**Page excerpt:**
╔══
Patients with prolonged generalized convulsions (e.g., >2 minutes) should have creatine kinase and lactic acid tested to assess for rhabdomyolysis and acute metabolic acidosis, respectively; prolonged convulsions or tonic posturing without increased lactic acid are less likely to be epileptic in nature. Presence of a lactic acidosis that resolves on subsequent ED testing supports a seizure diagnosis. In epilepsy patients with unexplained increase in seizure frequency and a stable antiseizure regimen, infections such as common viral illness should be considered as precipitating events. Patients with a dramatic increase in the severity of seizures or those with an abnormal neurologic examination should undergo a more thorough laboratory assessment.
╚══
**Problem set:**
a. Reproduce the part of the seizure passage that opens with the words containing "Patients with prolonged" and closes with "thorough laboratory assessment.".
b. According to the seizure passage, which two tests should patients with prolonged generalized convulsions have?
c. Decide whether each statement agrees with the seizure passage, answering yes or no and quoting the deciding words. (i) A lactic acidosis that resolves on later ED testing argues against a seizure diagnosis. (ii) In epilepsy patients with an unexplained rise in seizure frequency on a stable antiseizure regimen, common viral illness should be considered as a precipitating event. (iii) Patients with an abnormal neurologic examination should undergo a more thorough laboratory assessment.

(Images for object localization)
╔══
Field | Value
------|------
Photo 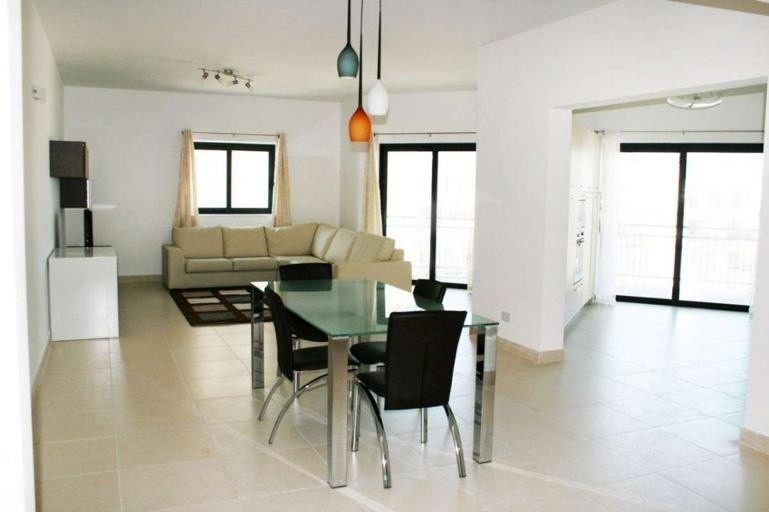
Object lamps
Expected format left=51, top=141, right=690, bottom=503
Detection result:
left=336, top=0, right=391, bottom=142
left=198, top=68, right=255, bottom=92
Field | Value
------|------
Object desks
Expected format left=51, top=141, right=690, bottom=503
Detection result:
left=249, top=278, right=500, bottom=489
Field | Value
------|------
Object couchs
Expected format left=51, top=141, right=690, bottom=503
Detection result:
left=162, top=222, right=412, bottom=292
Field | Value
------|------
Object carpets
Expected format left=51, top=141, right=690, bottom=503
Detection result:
left=170, top=286, right=272, bottom=327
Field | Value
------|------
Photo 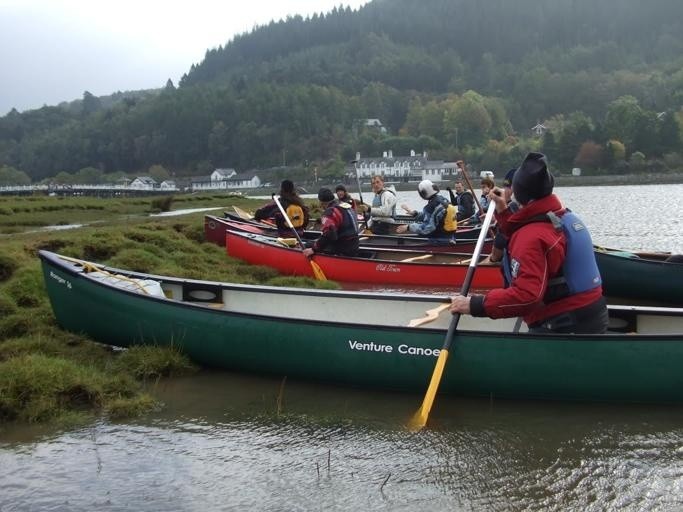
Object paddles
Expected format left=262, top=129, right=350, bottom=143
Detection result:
left=408, top=192, right=502, bottom=431
left=351, top=160, right=373, bottom=234
left=272, top=194, right=328, bottom=281
left=231, top=204, right=277, bottom=228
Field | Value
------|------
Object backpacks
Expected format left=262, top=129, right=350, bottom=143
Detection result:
left=442, top=204, right=458, bottom=232
left=285, top=204, right=305, bottom=228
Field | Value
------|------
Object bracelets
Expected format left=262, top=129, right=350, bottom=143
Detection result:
left=488, top=255, right=496, bottom=262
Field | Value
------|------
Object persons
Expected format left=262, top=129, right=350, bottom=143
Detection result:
left=256, top=180, right=309, bottom=239
left=358, top=175, right=397, bottom=235
left=446, top=181, right=475, bottom=224
left=303, top=188, right=359, bottom=257
left=487, top=166, right=524, bottom=266
left=460, top=177, right=495, bottom=226
left=449, top=152, right=610, bottom=334
left=335, top=185, right=357, bottom=212
left=393, top=180, right=456, bottom=246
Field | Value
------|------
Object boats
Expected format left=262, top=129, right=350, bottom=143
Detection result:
left=223, top=211, right=498, bottom=240
left=231, top=203, right=482, bottom=234
left=223, top=208, right=500, bottom=238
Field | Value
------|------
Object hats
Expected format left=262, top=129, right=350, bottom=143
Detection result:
left=335, top=186, right=347, bottom=192
left=505, top=168, right=518, bottom=185
left=418, top=180, right=440, bottom=200
left=512, top=152, right=554, bottom=207
left=318, top=188, right=335, bottom=203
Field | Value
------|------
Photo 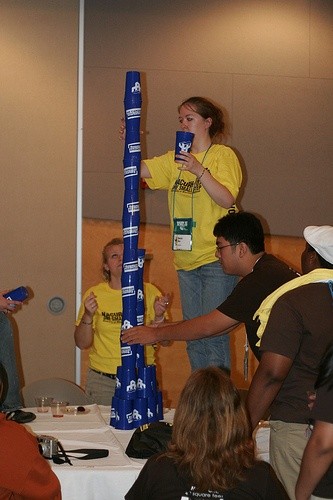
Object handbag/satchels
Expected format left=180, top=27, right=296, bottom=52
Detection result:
left=126, top=421, right=173, bottom=459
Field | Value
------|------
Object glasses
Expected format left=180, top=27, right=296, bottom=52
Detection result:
left=216, top=243, right=239, bottom=252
╚══
**Answers per task:**
a.
Patients with prolonged generalized convulsions (e.g., >2 minutes) should have creatine kinase and lactic acid tested to assess for rhabdomyolysis and acute metabolic acidosis, respectively; prolonged convulsions or tonic posturing without increased lactic acid are less likely to be epileptic in nature. Presence of a lactic acidosis that resolves on subsequent ED testing supports a seizure diagnosis. In epilepsy patients with unexplained increase in seizure frequency and a stable antiseizure regimen, infections such as common viral illness should be considered as precipitating events. Patients with a dramatic increase in the severity of seizures or those with an abnormal neurologic examination should undergo a more thorough laboratory assessment.

b. Creatine kinase and lactic acid.

c.
(i) No: "Presence of a lactic acidosis that resolves on subsequent ED testing supports a seizure diagnosis."
(ii) Yes: "infections such as common viral illness should be considered as precipitating events."
(iii) Yes: "those with an abnormal neurologic examination should undergo a more thorough laboratory assessment."